THE PRACTICE OF PEACE

 

The demonstration of people power in this island yesterday, as well as in Britain, was directed at the killers, actual or potential, whose concept of politics is naked force. The overwhelming majority of people are not fools. In asking for peace they are aware that stopping the violence does not automatically end the deep divisions inherited from the past. They also know that, however long and fraught with difficulty the political process will be, violence will make it longer and more fraught, if not totally ineffective.

But there was another message yesterday in the heartening sight of tens of thousands of men, women and children out in the early spring sunshine. This one was for the politicians. The time is long past when the party and government leaders can afford themselves the luxury of dotting the last i and crossing the last t of their preconditions before they will join negotiations. The spectacle of the wasted months, the posturing, the demands made in the knowledge that they court rejection, have aroused deep disgust in public opinion. Yesterday's rallies, while encouraging the peace makers, ought to warn the peace stragglers as well.

The aphorism that one makes peace with one's enemies, rather than with one's friends, has been much quoted of late. It might usefully be accompanied by a reflection that negotiation requires an ability not merely to express one's own mind but also to think oneself into the mind of one's opponents. The thought is especially provoked by Mr David Trimble's interview on Saturday with RTE's Rodney Rice. In Mr Trimble the Ulster Unionists have a leader who will hold his own in debate with any of the more widely experienced political figures with whom he has to deal. No one who has heard him can have any doubt about that. Mr Trimble is a lawyer, more, he is a law lecturer. And his analysis displays the lawyer's careful, logical, building brick approach of his training. The teacher comes through as well, with a clear, simple style of exposition.

But debating ability and the capacity to create and defend propositions which reflect one's own constituency are not enough in the present circumstances. If Mr Trimble has the capacity to think himself into the minds of those who are not of his own persuasion, he is not making a public virtue of it so far. Whether talks, which could progressively create the confidence he requires, take place at this juncture depends largely on him. Tonight, at Westminster, he has an opportunity to show if he is capable of discerning the wider interest and acting to make it reality.

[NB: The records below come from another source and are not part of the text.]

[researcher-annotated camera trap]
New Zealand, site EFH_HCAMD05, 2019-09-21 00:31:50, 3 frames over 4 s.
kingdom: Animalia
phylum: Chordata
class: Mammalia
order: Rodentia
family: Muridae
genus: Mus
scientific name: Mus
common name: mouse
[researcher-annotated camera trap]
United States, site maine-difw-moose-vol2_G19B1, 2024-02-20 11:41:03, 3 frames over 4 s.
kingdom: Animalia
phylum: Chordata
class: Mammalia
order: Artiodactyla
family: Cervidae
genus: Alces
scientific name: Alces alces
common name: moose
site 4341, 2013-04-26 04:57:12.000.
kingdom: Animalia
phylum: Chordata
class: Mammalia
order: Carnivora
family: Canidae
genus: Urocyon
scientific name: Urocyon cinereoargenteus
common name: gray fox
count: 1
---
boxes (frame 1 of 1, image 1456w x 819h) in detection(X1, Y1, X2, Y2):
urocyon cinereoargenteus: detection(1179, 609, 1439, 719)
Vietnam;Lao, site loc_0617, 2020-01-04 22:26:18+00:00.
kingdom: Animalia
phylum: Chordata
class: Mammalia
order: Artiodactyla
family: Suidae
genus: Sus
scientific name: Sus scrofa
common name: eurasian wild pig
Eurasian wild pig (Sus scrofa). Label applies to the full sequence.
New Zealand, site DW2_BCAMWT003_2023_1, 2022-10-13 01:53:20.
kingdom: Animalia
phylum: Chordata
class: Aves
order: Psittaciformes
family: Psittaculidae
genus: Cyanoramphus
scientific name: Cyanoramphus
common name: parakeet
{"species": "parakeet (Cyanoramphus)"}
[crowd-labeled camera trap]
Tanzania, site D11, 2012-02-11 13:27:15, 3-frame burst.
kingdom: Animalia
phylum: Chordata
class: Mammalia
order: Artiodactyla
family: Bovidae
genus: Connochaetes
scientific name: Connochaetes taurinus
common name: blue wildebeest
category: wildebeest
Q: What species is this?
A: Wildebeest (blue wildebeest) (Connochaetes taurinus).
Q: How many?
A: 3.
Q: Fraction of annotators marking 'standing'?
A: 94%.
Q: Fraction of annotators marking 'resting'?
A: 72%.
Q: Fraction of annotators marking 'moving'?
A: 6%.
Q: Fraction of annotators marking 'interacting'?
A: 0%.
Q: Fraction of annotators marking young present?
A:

These are frustrating days. Much work has been done on defining problems, and devising a political strategy that will take account of the suspicions and the genuine fears of each side and their fundamental differences of philosophy. There have been some optimistic signs that a solution is beginning to emerge, based on an amalgamation of proposals. These have been countered by evidence that in spite of the great urgency to re establish a common mind by Dublin and London, serious difficulties remain to be overcome not least, those that Mr Trimble represents.

The Tanaiste, Mr Spring, spoke yesterday in Tralee about the failure of the two governments to reach agreement so far. He pointed out that there was an inbuilt dilemma in the attempt. "We both recognise that it would be fatal to agree to any set of steps or procedures that would unravel in the face of intransigence. And yet we both know that without an agreed way forward, we are staring into an abyss." That, in a nutshell, is where we are at. And yet one wonders whether it was wise of Mr Spring to reveal so clearly and publicly the current state of relations between the governments. It will not help to bridge the differences or cause any dismay to the intransigent.